Patty Andrews died yesterday at age 94.
The music of she and her sisters spanned from before WWII and Abbott and Costello; and continued over five decades. She and her sisters were the voices of a generation which saved the world from totalitarianism; fed millions in a war-torn Europe and produced an economic dynamo which generated a culture of “can do” to a world condition which, just “wouldn’t do“.
Decades before Phil Specter introduced the concept of the “wall of sound” to the music industry, Patty; Maxine and Laverne introduced much the same thing, but with the harmonic magic of their voices being the foremost component of their renderings. Their singing was not to the orchestration; but rather, the orchestration itself. Their talent and energy was the major impetus behind the popularity of ‘boogie-woogie’; and gave weight and impetus to the proliferation of ‘pop’ music and ‘top-forty’ ratings.
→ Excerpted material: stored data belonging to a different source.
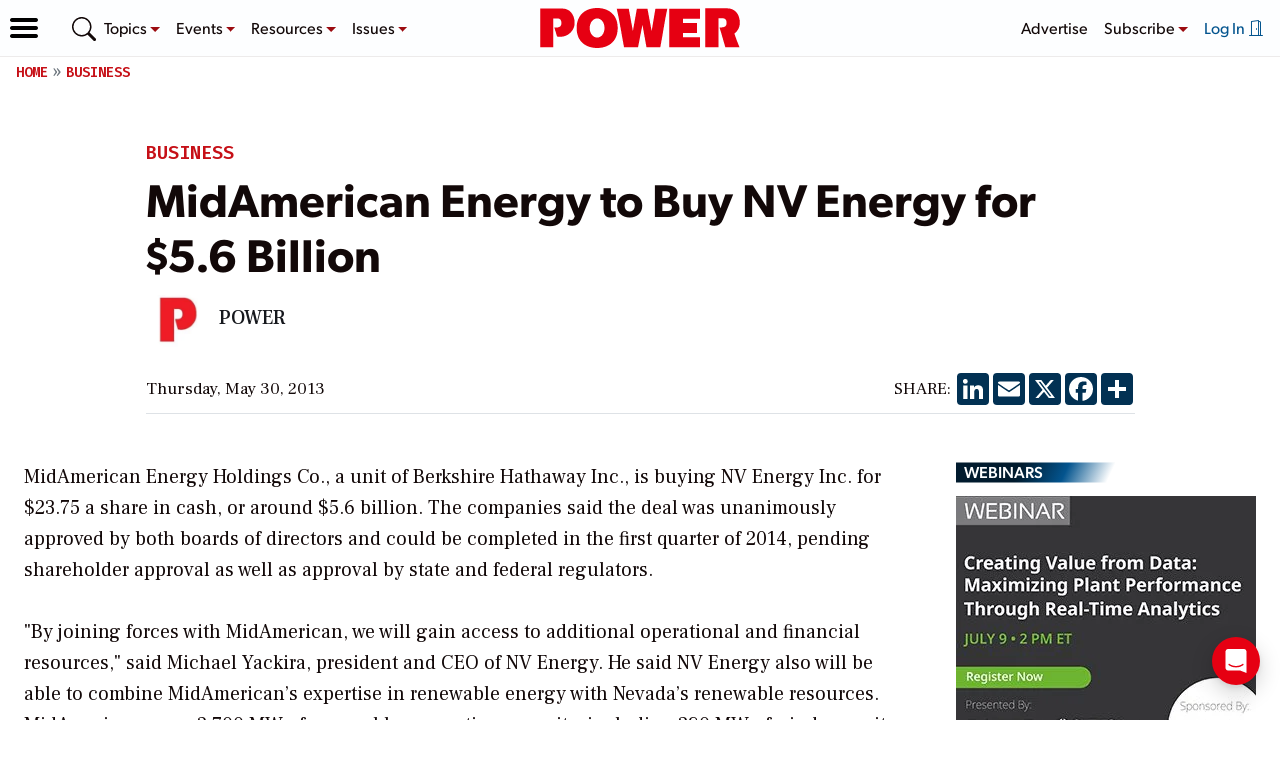

--- FILE ---
content_type: text/html; charset=utf-8
request_url: https://www.google.com/recaptcha/api2/aframe
body_size: 268
content:
<!DOCTYPE HTML><html><head><meta http-equiv="content-type" content="text/html; charset=UTF-8"></head><body><script nonce="2VkdDvKK5JssMJb1wwRgBg">/** Anti-fraud and anti-abuse applications only. See google.com/recaptcha */ try{var clients={'sodar':'https://pagead2.googlesyndication.com/pagead/sodar?'};window.addEventListener("message",function(a){try{if(a.source===window.parent){var b=JSON.parse(a.data);var c=clients[b['id']];if(c){var d=document.createElement('img');d.src=c+b['params']+'&rc='+(localStorage.getItem("rc::a")?sessionStorage.getItem("rc::b"):"");window.document.body.appendChild(d);sessionStorage.setItem("rc::e",parseInt(sessionStorage.getItem("rc::e")||0)+1);localStorage.setItem("rc::h",'1768424322405');}}}catch(b){}});window.parent.postMessage("_grecaptcha_ready", "*");}catch(b){}</script></body></html>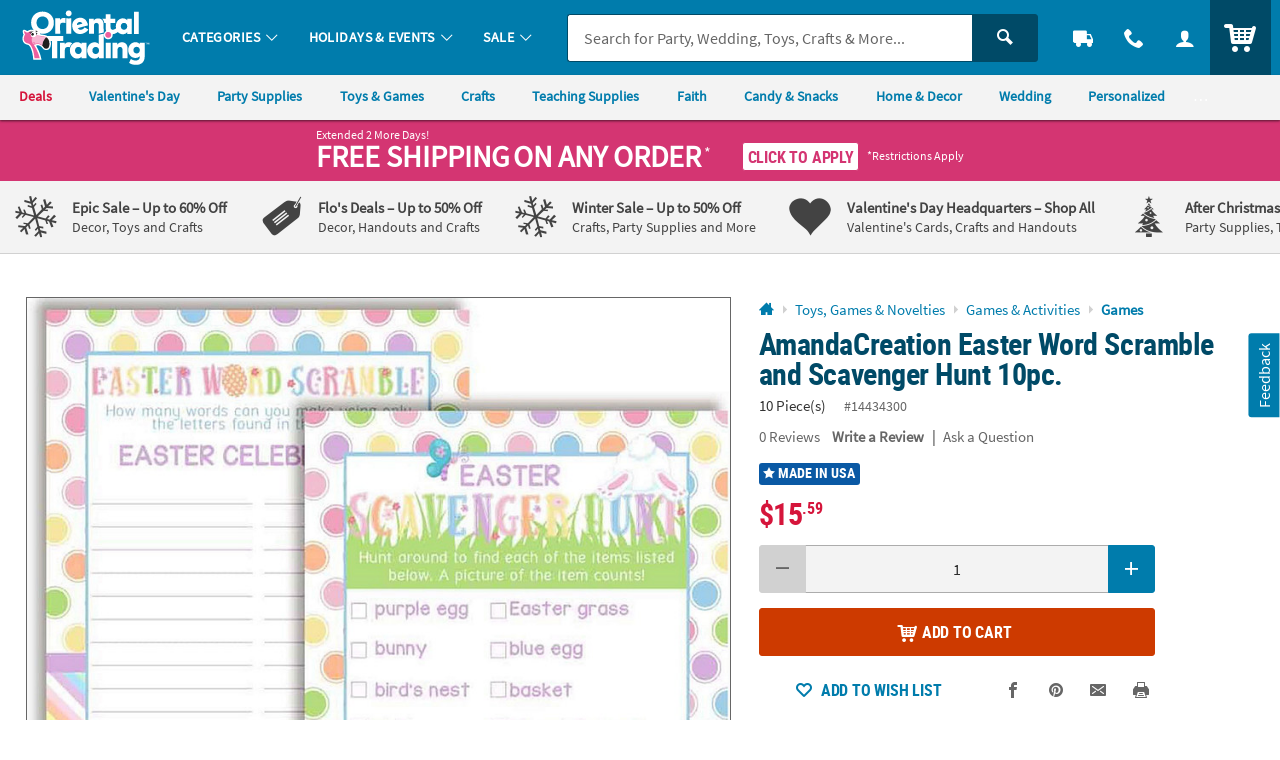

--- FILE ---
content_type: text/html;charset=UTF-8
request_url: https://www.orientaltrading.com/web/browse/product/14434300/reviews?keyword=&filter=Easter%7Cnew&originalkeyword=&categoryId=550234%201232%2016&rd=&searchTarget=
body_size: -420
content:

      <script>
        window.utag_data.domo = {"pinball":1,"arigato":false};
        console.log("Domo Arigato:", window.utag_data.domo);
      </script>
    













<div class="js_load_turnto">
    
        

    <div id="pdp_reviews" class="c_pdp_page_section u_bdrT">
        <h2 class="o_hL u_txtGray5 u_lhf">
            <a href="#" class="u_a p_toggler u_pointer u_block u_relative u_padVS u_padVM@mobile u_padRL@mobile" data-parent=".c_pdp_page_section" data-target=".c_pdp_page_section_content">
                <span class="u_align_middle">
                    Customer Reviews
                </span>
                <span class="p_toggler_hide c_rating_highlight u_align_middle u_padLXS">
                    <div class="c_rating u_txt_left u_nowrap u_show@mobile" title="/5.0 Stars" aria-label=" out of 5 Stars">
                        <div class="c_rating_back u_txtGray3 u_align_middle">

                            
                            
                            <div class="c_rating_front u_txtRating" style="width: 0.00%"></div>
                        </div>
                    </div>
                </span>
                <span class="u_absoluteR u_absolute_centerY u_marRXS">
                    <span class="icon_plus3 p_toggler_off" aria-hidden="true"></span>
                    <span class="icon_cross2 p_toggler_on u_none" aria-hidden="true"></span>
                </span>
            </a>
        </h2>
        <div class="c_pdp_page_section_content u_padTS u_marBL u_none">
            <div class="u_txtS u_italic u_marBS">There are no reviews for this item.</div>
            <!-- TODO - MAP PARAMETERS -->
            <a href="/write-a-review?item=14434300" class="o_btn o_btn__in o_btnM o_btnColor1 p_cm_el_clicksku" data-cm_id="PDP_RATING_AND_REVIEWS" data-cm_cat="WR" data-cm_sku="14434300"> Write a Review </a>
        </div>
    </div>




</div>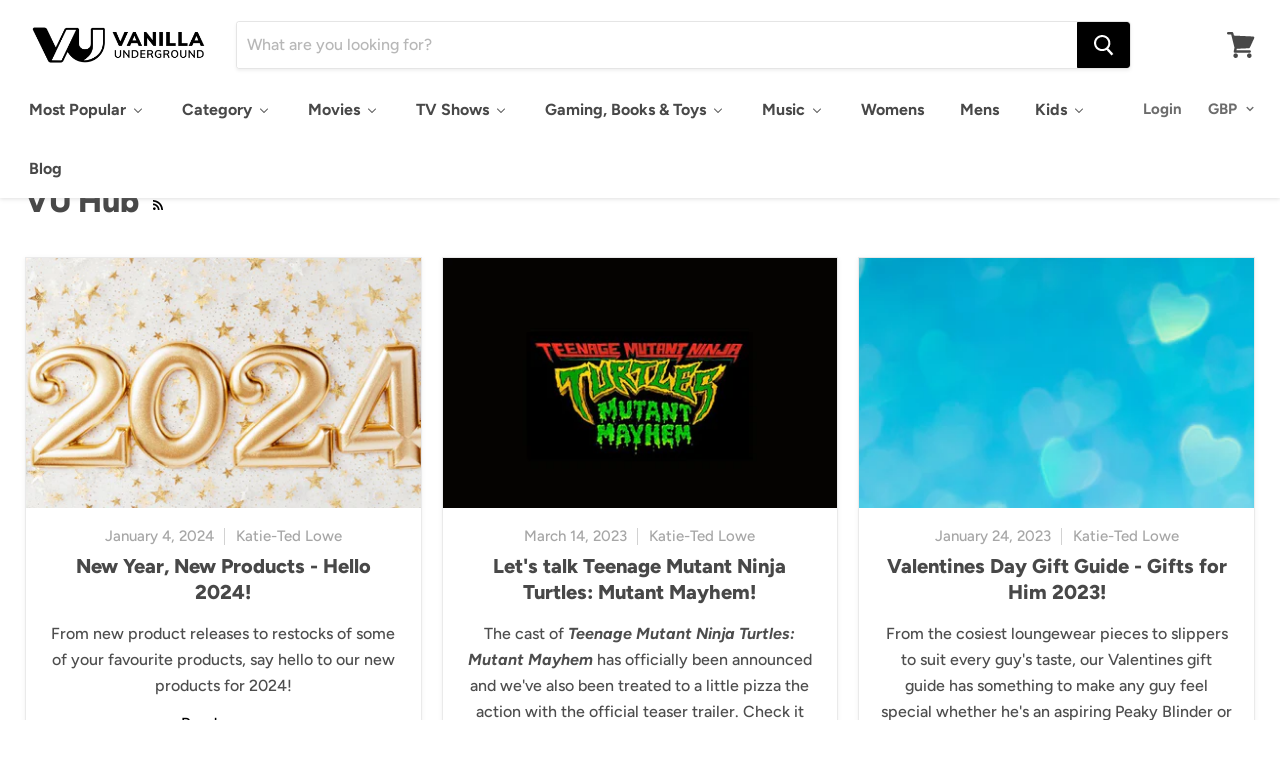

--- FILE ---
content_type: text/css
request_url: https://www.vanillaunderground.com/cdn/shop/t/10/assets/boost-sd-custom.css?v=1769016433233
body_size: -709
content:
/*# sourceMappingURL=/cdn/shop/t/10/assets/boost-sd-custom.css.map?v=1769016433233 */


--- FILE ---
content_type: text/javascript
request_url: https://www.vanillaunderground.com/cdn/shop/t/10/assets/boost-sd-custom.js?v=1769016433233
body_size: -532
content:
//# sourceMappingURL=/cdn/shop/t/10/assets/boost-sd-custom.js.map?v=1769016433233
They were headliners at the ‘Hollywood Canteen‘. They performed more duets with Bing Crosby than all other performers combined. An Academy Award for best music was granted to an Abbott and Costello movie for their smash rendition in it of “The Boogie-Woogie Bugle Boy of Company B“.
One of Bette Midlers’ best-selling albums of the 70’s was her three-part overlay covering this same song.
For those who grew up listening to 78 rpm records that their parents listened to as they grew up, such a passing is just another reminder of the hundreds dying daily who belonged to the ‘Greatest Generation’.
The most important thing we can all do as the Veterans’ cemeteries and nursing homes swell to capacity, is not just to visit; not just to revere; but, to talk to these hardy survivors of the Depression and world war…. and learn what it is like to truly deal with adversity.